In Bulgaria, preparatory work for the establishment of a private plant for environmentally-friendly fire-fighting products in well under way. In an effort to bring ICT and ecotourism together, the Devetaki Plateau Association have set up 9 information centres in the Devetaki Plateau region. In the same project, an interactive training session has been organised together with Friluftsrådenes Landsforbund (the Norwegian Association for Intermunicipal Outdoor Recreation), where 33 representatives of municipalities have been trained in the sustainable management of natural and cultural – historical resources. The Centre for the Study of Democracy and NUPI in Norway have initiated an intensive dialogue with the Bulgarian Government in order to support efforts aimed at changing the decision making process in the energy sector. A Policy Brief for Better Governance of the Sustainable Energy Sector in Bulgaria has been developed (http://www.csd.bg/fileSrc.php?id=2866).
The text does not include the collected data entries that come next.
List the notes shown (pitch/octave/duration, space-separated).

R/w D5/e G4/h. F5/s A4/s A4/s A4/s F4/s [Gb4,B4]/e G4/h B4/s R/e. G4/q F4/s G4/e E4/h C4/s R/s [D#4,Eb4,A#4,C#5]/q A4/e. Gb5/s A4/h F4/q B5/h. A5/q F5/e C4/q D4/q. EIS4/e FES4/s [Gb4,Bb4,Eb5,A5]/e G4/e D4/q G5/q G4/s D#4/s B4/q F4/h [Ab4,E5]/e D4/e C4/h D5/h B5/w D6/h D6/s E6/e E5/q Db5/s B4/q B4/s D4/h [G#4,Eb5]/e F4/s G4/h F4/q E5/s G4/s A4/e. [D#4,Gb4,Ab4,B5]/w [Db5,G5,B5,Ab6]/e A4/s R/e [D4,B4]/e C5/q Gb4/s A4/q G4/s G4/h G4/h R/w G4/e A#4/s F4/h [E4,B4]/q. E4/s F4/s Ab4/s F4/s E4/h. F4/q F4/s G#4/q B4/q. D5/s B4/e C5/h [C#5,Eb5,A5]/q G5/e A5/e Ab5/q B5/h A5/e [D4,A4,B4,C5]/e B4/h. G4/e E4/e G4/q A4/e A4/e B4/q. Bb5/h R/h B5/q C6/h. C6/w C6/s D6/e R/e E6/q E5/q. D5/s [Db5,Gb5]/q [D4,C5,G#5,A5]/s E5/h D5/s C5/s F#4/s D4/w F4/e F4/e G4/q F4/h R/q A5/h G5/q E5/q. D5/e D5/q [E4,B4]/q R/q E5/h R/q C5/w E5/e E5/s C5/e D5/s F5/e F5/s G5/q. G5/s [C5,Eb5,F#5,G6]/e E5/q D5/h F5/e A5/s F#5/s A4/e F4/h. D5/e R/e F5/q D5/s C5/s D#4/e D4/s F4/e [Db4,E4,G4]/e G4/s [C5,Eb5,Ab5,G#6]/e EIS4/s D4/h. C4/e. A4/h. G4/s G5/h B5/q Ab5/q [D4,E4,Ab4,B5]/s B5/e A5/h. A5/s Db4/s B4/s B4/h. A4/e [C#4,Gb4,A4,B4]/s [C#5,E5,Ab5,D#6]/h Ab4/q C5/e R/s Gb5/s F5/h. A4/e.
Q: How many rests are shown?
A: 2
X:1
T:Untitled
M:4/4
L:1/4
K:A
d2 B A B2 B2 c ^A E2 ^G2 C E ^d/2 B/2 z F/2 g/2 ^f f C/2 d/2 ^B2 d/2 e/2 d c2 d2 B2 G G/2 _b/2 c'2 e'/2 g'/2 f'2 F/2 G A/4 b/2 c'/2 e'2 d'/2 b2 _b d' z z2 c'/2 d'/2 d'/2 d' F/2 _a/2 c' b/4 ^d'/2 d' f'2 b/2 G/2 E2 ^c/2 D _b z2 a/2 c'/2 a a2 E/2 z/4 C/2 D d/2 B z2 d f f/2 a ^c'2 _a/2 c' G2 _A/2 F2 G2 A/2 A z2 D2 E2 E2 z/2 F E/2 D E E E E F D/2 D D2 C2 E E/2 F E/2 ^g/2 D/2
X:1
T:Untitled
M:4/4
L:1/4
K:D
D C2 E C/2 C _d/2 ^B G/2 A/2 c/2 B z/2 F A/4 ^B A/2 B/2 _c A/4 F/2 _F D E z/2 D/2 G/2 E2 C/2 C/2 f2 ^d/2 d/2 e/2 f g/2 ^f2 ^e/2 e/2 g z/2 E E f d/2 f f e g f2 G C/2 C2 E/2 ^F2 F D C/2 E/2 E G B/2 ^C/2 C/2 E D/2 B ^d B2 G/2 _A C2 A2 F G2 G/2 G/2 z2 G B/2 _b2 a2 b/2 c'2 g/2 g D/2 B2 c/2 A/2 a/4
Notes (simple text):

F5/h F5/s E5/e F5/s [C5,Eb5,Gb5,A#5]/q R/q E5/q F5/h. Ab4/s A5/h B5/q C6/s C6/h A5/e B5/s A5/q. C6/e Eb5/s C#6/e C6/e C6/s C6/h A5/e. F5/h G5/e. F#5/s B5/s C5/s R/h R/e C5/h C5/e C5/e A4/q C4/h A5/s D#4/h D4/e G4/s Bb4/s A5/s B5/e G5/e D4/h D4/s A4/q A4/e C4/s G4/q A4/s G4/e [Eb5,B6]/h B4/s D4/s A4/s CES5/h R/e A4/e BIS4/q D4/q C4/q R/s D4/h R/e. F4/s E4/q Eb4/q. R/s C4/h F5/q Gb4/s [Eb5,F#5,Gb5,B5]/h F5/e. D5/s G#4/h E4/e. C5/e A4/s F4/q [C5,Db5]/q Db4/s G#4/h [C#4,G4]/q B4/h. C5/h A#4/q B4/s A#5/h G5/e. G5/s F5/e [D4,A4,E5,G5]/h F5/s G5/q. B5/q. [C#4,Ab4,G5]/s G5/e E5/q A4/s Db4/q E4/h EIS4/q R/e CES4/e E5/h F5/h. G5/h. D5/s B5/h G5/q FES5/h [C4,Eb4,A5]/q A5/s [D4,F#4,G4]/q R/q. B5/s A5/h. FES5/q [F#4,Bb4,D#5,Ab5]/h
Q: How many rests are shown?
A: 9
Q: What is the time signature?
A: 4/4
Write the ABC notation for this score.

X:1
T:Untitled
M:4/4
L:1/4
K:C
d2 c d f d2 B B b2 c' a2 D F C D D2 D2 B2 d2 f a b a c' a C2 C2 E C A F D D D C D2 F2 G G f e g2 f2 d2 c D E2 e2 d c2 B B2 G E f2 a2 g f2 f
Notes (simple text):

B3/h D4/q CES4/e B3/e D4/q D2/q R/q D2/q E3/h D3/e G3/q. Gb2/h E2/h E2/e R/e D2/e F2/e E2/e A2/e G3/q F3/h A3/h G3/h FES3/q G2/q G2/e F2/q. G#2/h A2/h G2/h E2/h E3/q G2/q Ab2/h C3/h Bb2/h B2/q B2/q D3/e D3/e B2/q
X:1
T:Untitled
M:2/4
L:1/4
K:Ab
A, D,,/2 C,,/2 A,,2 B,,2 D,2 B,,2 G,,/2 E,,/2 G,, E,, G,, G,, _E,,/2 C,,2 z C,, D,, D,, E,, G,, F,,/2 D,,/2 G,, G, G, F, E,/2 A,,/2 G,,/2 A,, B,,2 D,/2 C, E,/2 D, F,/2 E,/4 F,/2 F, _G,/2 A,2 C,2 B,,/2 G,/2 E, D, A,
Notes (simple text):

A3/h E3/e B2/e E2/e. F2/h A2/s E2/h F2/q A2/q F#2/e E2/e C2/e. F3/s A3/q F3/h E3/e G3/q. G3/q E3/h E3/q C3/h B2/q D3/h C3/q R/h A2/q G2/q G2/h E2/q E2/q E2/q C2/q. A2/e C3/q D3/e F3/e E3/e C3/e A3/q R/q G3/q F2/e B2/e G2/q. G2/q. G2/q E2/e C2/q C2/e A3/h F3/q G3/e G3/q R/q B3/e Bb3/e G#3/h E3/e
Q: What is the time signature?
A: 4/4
The Association of Municipalities in Norway (KS) and the Union of the Bulgarian Black Sea local authorities have recently launched the project on transfer of knowledge and experience, as well as on the development of practical examples in Dobrich, Varna and Burgas, in connection with energy efficiency and renewable energy in public buildings. The Ministry of Environment and Water and the Norwegian University of Science and Technology (NTNU) have also started work on a National Action Plan on Climate Change.
 
In its capacity as fund manager, Innovation Norway has covered the details of all of these projects and has been most impressed by the sense of ownership and dedication that all promoters and partners exude in their work. In an attempt to highlight the results of all the projects in the Norwegian Co-operation Programme and, above all, give credit to the people behind those results, project news will be posted regularly on this website.